Why does an if statement force a value to be boxed?

Consider this simple function, which is type stable and always returns an Int:

function no_box(lambda::Float64)
	alpha = lambda / 30.0
	n = 50
	return sum(rand() < alpha for i in 1:n)
end
julia> @code_warntype no_box(25.0)
Variables:
  #self#::#no_box
  lambda::Float64
  #65::##65#66{Float64}
  alpha::Float64
  n::Int64

Body:
  begin
      alpha::Float64 = (Base.div_float)(lambda::Float64, 30.0)::Float64 # line 37:
      #65::##65#66{Float64} = $(Expr(:new, ##65#66{Float64}, :(alpha)))
      SSAValue(1) = $(Expr(:new, UnitRange{Int64}, 1, :((Base.select_value)((Base.sle_int)(1, 50)::Bool, 50, (Base.sub_int)(1, 1)::Int64)::Int64)))
      SSAValue(2) = $(Expr(:new, Base.Generator{UnitRange{Int64},##65#66{Float64}}, :(#65), SSAValue(1)))
      return $(Expr(:invoke, MethodInstance for mapfoldl(::Base.#identity, ::Function, ::Base.Generator{UnitRange{Int64},##65#66{Float64}}), :(Base.mapfoldl), :(Base.identity), :(Base.+), SSAValue(2)))
  end::Int64

If the body of that function is inside an if statement, the resulting function is no longer type stable:

function forces_box(lambda::Float64)
	if lambda >= 30.0
		return 5
	else
		alpha = lambda / 30.0
		n = 50
		return sum(rand() < alpha for i in 1:n)
	end
end
julia> @code_warntype forces_box(25.0)
Variables:
  #self#::#forces_box
  lambda::Float64
  #63::##63#64
  alpha::Core.Box
  n::Int64

Body:
  begin
      NewvarNode(:(#63::##63#64))
      alpha::Core.Box = $(Expr(:new, :(Core.Box)))
      unless (Base.le_float)(30.0, lambda::Float64)::Bool goto 6 # line 26:
      return 5
      6:  # line 28:
      SSAValue(0) = (Base.div_float)(lambda::Float64, 30.0)::Float64
      (Core.setfield!)(alpha::Core.Box, :contents, SSAValue(0))::Float64 # line 30:
      #63::##63#64 = $(Expr(:new, :(Main.##63#64), :(alpha)))
      SSAValue(2) = $(Expr(:new, UnitRange{Int64}, 1, :((Base.select_value)((Base.sle_int)(1, 50)::Bool, 50, (Base.sub_int)(1, 1)::Int64)::Int64)))
      SSAValue(3) = $(Expr(:new, Base.Generator{UnitRange{Int64},##63#64}, :(#63), SSAValue(2)))
      return $(Expr(:invoke, MethodInstance for mapfoldl(::Base.#identity, ::Function, ::Base.Generator{UnitRange{Int64},##63#64}), :(Base.mapfoldl), :(Base.identity), :(Base.+), SSAValue(3)))
  end::Any

Given that the compiler knows no_box always returns an Int, I would think the same code with the same types inside a branch of forces_box would be similarly stable. Apparently not. Why is that?
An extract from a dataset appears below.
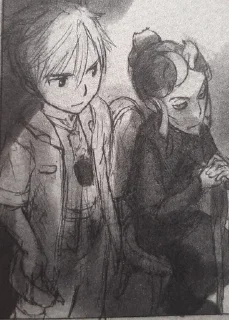 Sticker from Made in abyss
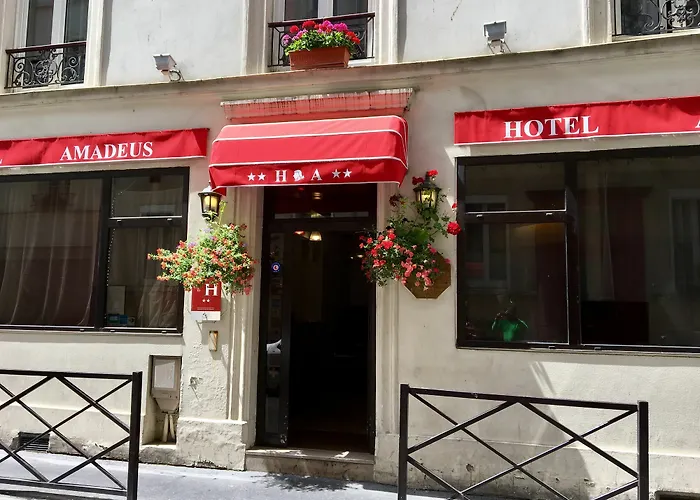 Amadeus 3*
Edit: This is on Julia 0.6

Moving the code following the then to it’s own function (eg, the one you’ve already written) solves the problem (EDIT: also worth pointing out that the separation stops the boxing):

julia> function forces_box2(lambda::Float64)
               if lambda >= 30.0
                       return 5
               else
                       return no_box(lambda)
               end
       end
forces_box2 (generic function with 1 method)
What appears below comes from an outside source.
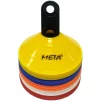 Набір розмічальних фішок Meta Training Space Marker Set of 50 жовтий, синій, помаранчевий, білий, бо - 2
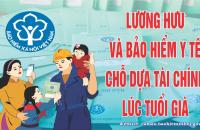 Từ năm 2022, mức đóng bảo hiểm xã hội tự nguyện thấp nhất bằng 330.000 đồng/tháng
julia> @code_warntype forces_box2(25.0)
Variables:
  #self#::#forces_box2
  lambda::Float64
  #1::##1#2{Float64}
  alpha::Float64
  n::Int64

Body:
  begin 
      unless (Base.le_float)(30.0, lambda::Float64)::Bool goto 4 # line 3:
      return 5
      4:  # line 5:
      $(Expr(:inbounds, false))
      # meta: location REPL[1] no_box 2
      alpha::Float64 = (Base.div_float)(lambda::Float64, 30.0)::Float64 # line 4:
      #1::##1#2{Float64} = $(Expr(:new, ##1#2{Float64}, :(alpha)))
      SSAValue(1) = $(Expr(:new, UnitRange{Int64}, 1, :((Base.select_value)((Base.sle_int)(1, 50)::Bool, 50, (Base.sub_int)(1, 1)::Int64)::Int64)))
      SSAValue(2) = $(Expr(:new, Base.Generator{UnitRange{Int64},##1#2{Float64}}, :(#1), SSAValue(1)))
      # meta: pop location
      $(Expr(:inbounds, :pop))
      return $(Expr(:invoke, MethodInstance for mapfoldl(::Base.#identity, ::Function, ::Base.Generator{UnitRange{Int64},##1#2{Float64}}), :(Base.mapfoldl), :(Base.identity), :(Base.+), SSAValue(2)))
  end::Int64

Good to know, thanks. But why is it necessary in the first place?

This code is type-stable:

function forces_box(lambda::Float64)
    alpha = lambda / 30.0
	if lambda >= 30.0
		return 5
	else
		n = 50
		return sum(rand() < alpha for i in 1:n)
	end
end

The rand() < alpha expression in the sum generator is a closure. My understanding is that because of the if, the compiler isn’t quite sure whether alpha will be bound or not when it’s used, and so generates suboptimal code. See also performance of captured variables in closures · Issue #15276 · JuliaLang/julia · GitHub

2 Likes